3月18日、新宿にて開催された学術セミナーに参加しました。前回に引き続き、東京農工大学獣医内科学研究室の井手香織先生によるご講演です。 今回のテーマは「犬と猫の輸血」でした。
血液中に足りなくなった成分を補うため、健康な血液を投与するのが「輸血」ですが、飼い主様に輸血についてお話しすると、いつもこんなご質問をいただきます。
「ワンちゃんやネコちゃんにも、血液型はあるの?!」
実は、あります!!でも、ヒトとはすこし違います。
すべての細胞には、その表面に「抗原」という構造物が存在します。免疫細胞(病原体や有害な成分を排除する細胞)は、この抗原を認識し不必要なものを体から排除します。
血液中で酸素を運ぶ仕事をしている細胞を赤血球といいますが、ヒトの赤血球表面には250種類以上の抗原が存在しており、その代表が「A/B型抗原」です。この抗原の有無により、ヒトではA・B・O・ABの4種類に血液型を分類しています。

課題項目 A
本文の「3月18日、新宿にて開催され」から「類に血液型を分類しています。」までの部分を、「ヒト」を「人間」に置き換えて書き直してください。
課題項目 B
本文によると、ヒトの赤血球表面には何種類以上の抗原が存在しますか。
エントリは本文とは別の出典から取得したものです。

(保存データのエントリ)
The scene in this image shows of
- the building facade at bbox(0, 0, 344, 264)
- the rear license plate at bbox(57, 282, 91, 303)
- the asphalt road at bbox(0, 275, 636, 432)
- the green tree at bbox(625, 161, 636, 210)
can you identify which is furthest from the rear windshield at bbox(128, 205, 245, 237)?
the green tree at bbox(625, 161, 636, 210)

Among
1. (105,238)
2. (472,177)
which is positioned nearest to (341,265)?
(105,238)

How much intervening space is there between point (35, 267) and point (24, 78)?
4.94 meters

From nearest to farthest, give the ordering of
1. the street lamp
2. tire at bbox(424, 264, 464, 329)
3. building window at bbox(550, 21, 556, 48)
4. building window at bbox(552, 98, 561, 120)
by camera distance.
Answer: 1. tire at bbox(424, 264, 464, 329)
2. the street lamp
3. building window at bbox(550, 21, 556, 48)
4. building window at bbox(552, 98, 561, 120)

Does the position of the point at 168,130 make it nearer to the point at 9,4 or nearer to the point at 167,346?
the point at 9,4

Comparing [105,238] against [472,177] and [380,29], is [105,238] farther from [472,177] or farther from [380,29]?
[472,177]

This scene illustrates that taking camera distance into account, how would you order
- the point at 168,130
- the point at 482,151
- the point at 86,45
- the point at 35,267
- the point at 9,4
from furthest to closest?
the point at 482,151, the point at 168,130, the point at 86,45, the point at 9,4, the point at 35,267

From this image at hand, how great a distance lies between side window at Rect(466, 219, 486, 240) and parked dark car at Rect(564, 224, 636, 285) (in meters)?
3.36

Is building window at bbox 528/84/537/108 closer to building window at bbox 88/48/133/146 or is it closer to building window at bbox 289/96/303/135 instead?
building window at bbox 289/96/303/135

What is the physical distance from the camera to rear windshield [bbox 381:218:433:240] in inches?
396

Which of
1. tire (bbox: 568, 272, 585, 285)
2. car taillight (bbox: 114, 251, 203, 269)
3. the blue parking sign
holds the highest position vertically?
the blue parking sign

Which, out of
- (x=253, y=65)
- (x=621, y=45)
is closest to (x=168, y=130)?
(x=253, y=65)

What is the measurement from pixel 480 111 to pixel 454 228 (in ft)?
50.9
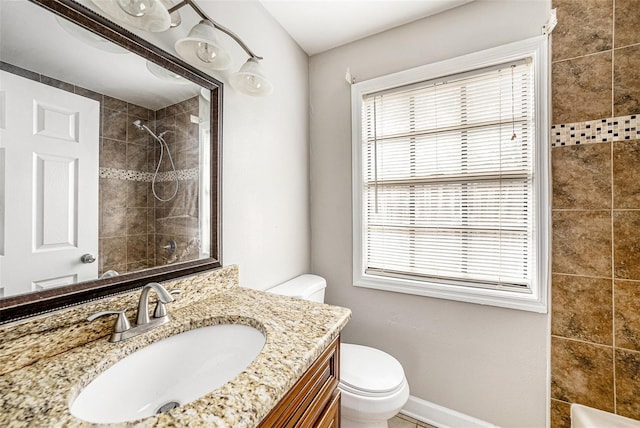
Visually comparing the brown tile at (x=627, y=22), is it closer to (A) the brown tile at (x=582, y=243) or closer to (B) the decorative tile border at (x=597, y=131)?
(B) the decorative tile border at (x=597, y=131)

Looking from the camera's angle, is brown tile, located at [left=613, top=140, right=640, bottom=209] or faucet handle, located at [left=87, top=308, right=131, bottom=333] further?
brown tile, located at [left=613, top=140, right=640, bottom=209]

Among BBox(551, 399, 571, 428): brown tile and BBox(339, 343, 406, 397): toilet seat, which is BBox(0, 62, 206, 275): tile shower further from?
BBox(551, 399, 571, 428): brown tile

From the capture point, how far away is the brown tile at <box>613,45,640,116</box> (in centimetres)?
112

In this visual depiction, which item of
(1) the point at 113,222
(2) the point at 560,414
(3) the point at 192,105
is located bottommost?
(2) the point at 560,414

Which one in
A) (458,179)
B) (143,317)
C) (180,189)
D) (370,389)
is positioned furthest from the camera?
(458,179)

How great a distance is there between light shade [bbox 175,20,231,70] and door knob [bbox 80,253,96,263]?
77cm

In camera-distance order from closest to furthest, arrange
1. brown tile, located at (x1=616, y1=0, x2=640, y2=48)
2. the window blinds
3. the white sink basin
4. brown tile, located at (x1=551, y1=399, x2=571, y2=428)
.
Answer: the white sink basin
brown tile, located at (x1=616, y1=0, x2=640, y2=48)
brown tile, located at (x1=551, y1=399, x2=571, y2=428)
the window blinds

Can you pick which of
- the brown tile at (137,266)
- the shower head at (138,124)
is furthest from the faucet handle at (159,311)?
the shower head at (138,124)

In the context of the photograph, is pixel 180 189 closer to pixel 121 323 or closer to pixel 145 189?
pixel 145 189

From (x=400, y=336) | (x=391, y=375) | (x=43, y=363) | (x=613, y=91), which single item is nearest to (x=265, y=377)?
(x=43, y=363)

最終回答 A
3月18日、新宿にて開催された学術セミナーに参加しました。前回に引き続き、東京農工大学獣医内科学研究室の井手香織先生によるご講演です。 今回のテーマは「犬と猫の輸血」でした。
血液中に足りなくなった成分を補うため、健康な血液を投与するのが「輸血」ですが、飼い主様に輸血についてお話しすると、いつもこんなご質問をいただきます。
「ワンちゃんやネコちゃんにも、血液型はあるの?!」
実は、あります!!でも、人間とはすこし違います。
すべての細胞には、その表面に「抗原」という構造物が存在します。免疫細胞(病原体や有害な成分を排除する細胞)は、この抗原を認識し不必要なものを体から排除します。
血液中で酸素を運ぶ仕事をしている細胞を赤血球といいますが、人間の赤血球表面には250種類以上の抗原が存在しており、その代表が「A/B型抗原」です。この抗原の有無により、人間ではA・B・O・ABの4種類に血液型を分類しています。

最終回答 B
250種類以上です。